Treatment options are limited, and a decline in antibody titers is possible with treatment of malignancy [3]. In addition to chemotherapy, intravenous immunoglobulin, plasmapheresis, immunosuppressive therapy (prednisolone, cyclophosphamide), as well as other therapeutic interventions had been tried, and variable results had been obtained [7]. Irreversible loss of Purkinje cells and cerebellar atrophy determines the effectiveness of the treatment [8]. Although the target is surface antigen of the DNER in anti-Tr-associated PCD, it does not respond well to the treatment when compared with the diseases characterized by the antibodies when compared to the other surface antigens [9]. Plasmapheresis is also an important treatment method in the presence of autoimmune cerebellar ataxia. By this method, antineuronal antibodies, such as medium- and large-sized molecules can be eliminated by plasma protein fraction [8]. In our case, anti-Tr antibodies against Purkinje cells were detected in the serum and CSF. After plasmapheresis with the immunoadsorption method and IVIG treatment, cerebellar ataxia declined, and body control and unassisted walking were regained.

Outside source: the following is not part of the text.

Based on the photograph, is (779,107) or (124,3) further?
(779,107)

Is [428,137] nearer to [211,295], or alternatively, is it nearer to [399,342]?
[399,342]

In conclusion, PCD is characterized by panserebellar syndrome with acute/subacute onset. It is a very rare condition in childhood. The diagnosis and treatment of underlying malignancy determine the prognosis before widespread and irreversible neuronal loss. In cases with Hodgkin’s lymphoma related to paraneoplastic syndrome, the presence of ongoing cerebellar symptoms despite treatment of primary malignancy should suggest the diagnosis of PCD. In this condition, the immune elimination method can be used to eliminate the antigenic stimulus. Immunoadsorption with plasma exchange and IVIG combination can be used as a reliable treatment method in children with PCD.